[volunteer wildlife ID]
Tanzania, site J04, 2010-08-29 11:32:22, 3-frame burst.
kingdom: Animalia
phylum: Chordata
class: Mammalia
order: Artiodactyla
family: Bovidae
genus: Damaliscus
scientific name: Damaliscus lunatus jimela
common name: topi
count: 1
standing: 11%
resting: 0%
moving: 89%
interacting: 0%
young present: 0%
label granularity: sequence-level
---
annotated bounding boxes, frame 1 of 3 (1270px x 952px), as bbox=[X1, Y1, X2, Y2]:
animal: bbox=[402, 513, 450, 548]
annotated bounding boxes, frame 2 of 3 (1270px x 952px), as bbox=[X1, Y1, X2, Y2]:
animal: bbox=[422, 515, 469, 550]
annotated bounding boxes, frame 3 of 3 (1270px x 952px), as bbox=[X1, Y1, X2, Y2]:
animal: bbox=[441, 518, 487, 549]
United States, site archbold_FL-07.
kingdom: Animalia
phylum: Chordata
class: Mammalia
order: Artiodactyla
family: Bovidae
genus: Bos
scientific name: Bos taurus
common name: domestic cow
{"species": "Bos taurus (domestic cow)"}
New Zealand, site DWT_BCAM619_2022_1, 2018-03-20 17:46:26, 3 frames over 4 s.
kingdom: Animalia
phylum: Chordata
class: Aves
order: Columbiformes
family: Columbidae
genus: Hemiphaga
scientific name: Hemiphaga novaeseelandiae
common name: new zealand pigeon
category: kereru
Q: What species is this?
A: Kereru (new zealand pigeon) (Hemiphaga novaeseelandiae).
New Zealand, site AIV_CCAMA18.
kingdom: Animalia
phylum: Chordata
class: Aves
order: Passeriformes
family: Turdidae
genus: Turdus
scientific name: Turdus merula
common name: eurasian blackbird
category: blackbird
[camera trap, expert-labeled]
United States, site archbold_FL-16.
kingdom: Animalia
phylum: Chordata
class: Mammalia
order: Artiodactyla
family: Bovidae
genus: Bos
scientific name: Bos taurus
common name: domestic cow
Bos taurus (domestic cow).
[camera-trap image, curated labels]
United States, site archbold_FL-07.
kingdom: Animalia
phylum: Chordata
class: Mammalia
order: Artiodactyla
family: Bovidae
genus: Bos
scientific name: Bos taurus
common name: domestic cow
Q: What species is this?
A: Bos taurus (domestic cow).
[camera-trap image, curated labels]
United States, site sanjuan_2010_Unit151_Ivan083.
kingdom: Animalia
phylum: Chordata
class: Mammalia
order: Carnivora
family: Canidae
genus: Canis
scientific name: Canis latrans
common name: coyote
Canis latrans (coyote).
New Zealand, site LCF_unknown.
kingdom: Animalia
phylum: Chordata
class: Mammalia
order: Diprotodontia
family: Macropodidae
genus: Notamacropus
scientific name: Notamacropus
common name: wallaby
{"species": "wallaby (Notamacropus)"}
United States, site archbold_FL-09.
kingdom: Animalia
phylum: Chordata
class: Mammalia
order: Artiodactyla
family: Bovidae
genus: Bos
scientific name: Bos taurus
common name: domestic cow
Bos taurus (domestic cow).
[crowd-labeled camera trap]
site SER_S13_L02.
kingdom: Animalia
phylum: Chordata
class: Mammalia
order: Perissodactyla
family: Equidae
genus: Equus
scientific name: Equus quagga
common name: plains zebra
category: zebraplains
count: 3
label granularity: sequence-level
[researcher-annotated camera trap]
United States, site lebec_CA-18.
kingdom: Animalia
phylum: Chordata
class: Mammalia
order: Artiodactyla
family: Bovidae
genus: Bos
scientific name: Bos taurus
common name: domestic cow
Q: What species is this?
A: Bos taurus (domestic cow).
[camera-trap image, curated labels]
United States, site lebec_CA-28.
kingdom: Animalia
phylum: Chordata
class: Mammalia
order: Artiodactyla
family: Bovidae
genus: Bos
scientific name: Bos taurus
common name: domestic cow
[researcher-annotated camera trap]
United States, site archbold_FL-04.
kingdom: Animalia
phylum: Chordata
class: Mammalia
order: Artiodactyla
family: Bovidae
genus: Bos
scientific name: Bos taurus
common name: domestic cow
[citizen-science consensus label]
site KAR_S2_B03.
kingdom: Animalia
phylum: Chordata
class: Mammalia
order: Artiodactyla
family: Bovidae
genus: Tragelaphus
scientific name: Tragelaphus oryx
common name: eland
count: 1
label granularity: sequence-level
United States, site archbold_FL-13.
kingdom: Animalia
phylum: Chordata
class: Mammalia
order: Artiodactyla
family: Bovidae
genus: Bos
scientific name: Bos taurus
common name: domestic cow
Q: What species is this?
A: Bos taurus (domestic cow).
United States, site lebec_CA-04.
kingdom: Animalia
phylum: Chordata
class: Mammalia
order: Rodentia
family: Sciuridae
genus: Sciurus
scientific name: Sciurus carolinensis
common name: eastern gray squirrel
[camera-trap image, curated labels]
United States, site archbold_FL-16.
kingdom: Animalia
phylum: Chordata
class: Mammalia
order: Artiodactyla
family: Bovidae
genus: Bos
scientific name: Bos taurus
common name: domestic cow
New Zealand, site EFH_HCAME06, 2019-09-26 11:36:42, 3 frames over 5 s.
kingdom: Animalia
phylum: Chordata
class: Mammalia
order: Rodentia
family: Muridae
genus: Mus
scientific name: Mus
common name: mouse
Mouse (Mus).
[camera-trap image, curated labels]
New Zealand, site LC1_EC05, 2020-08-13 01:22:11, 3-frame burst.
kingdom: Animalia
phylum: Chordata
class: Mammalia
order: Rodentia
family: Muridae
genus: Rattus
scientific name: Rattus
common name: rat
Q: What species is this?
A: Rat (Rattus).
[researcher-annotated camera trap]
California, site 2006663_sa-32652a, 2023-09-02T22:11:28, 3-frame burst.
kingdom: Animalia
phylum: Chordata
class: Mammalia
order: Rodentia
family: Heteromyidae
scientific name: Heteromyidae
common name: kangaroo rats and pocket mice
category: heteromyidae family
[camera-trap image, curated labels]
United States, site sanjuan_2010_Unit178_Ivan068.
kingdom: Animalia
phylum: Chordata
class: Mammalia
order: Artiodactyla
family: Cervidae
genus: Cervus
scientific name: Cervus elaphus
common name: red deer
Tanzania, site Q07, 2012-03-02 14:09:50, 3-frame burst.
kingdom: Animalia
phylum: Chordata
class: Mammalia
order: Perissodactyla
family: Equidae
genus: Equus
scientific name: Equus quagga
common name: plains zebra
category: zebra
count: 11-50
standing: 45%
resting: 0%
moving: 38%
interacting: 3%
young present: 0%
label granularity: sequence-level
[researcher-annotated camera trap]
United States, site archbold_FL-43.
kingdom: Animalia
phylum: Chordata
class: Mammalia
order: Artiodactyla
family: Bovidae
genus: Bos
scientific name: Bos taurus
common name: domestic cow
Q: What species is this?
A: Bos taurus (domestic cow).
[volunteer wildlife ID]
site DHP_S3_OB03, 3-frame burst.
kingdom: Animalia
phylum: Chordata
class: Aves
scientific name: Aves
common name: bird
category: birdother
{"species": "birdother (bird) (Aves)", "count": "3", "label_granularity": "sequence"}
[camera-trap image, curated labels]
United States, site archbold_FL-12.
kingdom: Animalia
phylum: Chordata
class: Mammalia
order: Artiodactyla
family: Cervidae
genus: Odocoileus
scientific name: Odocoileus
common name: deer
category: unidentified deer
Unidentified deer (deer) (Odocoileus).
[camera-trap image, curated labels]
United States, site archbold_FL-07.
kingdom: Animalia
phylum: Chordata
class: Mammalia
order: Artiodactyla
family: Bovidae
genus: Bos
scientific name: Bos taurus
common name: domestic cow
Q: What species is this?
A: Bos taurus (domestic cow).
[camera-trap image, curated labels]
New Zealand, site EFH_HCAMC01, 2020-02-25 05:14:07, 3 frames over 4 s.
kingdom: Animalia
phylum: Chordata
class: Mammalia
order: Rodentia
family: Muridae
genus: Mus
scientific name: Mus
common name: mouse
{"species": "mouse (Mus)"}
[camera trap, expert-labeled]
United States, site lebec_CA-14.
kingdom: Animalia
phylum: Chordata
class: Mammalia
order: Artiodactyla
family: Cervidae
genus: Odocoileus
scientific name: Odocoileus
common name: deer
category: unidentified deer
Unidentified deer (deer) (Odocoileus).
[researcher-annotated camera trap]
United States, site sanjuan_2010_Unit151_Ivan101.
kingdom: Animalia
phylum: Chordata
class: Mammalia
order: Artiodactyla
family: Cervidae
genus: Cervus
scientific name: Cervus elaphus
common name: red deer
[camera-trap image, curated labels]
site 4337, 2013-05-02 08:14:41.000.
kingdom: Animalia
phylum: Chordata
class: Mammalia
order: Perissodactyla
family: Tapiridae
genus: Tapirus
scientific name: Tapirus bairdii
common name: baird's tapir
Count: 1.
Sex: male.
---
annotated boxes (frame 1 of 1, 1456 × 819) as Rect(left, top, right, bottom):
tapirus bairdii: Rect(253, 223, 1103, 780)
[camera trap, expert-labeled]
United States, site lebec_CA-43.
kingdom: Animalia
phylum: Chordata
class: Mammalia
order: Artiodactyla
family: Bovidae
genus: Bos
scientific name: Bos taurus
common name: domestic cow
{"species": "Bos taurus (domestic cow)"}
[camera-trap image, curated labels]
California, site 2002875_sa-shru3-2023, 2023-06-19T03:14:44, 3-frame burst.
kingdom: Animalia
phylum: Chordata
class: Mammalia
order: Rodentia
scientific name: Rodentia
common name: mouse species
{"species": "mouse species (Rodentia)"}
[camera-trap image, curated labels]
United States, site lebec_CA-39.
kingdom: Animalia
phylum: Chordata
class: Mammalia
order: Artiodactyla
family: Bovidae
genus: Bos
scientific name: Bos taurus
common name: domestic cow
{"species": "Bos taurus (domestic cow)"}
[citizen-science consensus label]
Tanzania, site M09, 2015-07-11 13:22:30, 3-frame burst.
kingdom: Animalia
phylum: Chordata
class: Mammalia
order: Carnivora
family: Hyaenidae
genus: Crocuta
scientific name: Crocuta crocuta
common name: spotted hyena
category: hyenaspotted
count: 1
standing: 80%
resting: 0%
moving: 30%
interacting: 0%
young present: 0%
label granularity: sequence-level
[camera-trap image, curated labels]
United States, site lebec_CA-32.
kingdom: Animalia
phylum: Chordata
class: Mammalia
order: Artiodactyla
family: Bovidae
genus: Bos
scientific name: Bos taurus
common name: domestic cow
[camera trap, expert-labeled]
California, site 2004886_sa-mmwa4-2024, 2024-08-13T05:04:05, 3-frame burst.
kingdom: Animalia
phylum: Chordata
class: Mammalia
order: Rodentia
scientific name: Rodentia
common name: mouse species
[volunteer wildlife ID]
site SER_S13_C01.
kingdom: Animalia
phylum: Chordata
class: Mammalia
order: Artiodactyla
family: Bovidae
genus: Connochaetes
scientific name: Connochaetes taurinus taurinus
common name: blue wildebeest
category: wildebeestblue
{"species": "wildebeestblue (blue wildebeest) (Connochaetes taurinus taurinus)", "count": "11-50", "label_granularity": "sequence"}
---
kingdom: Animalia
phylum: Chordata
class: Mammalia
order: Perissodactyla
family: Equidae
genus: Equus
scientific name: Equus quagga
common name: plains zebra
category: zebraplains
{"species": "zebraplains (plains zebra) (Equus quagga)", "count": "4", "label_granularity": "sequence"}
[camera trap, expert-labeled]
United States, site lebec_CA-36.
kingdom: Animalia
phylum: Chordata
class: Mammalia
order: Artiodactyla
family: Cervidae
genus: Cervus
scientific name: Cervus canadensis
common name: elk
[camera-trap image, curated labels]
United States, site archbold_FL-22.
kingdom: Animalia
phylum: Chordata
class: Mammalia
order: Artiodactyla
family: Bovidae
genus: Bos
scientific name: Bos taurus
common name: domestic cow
□ □ □ □ □
Task to complete
Pull every line holding "wildebeestblue" out of the records.

Answer to this exercise
category: wildebeestblue
{"species": "wildebeestblue (blue wildebeest) (Connochaetes taurinus taurinus)", "count": "11-50", "label_granularity": "sequence"}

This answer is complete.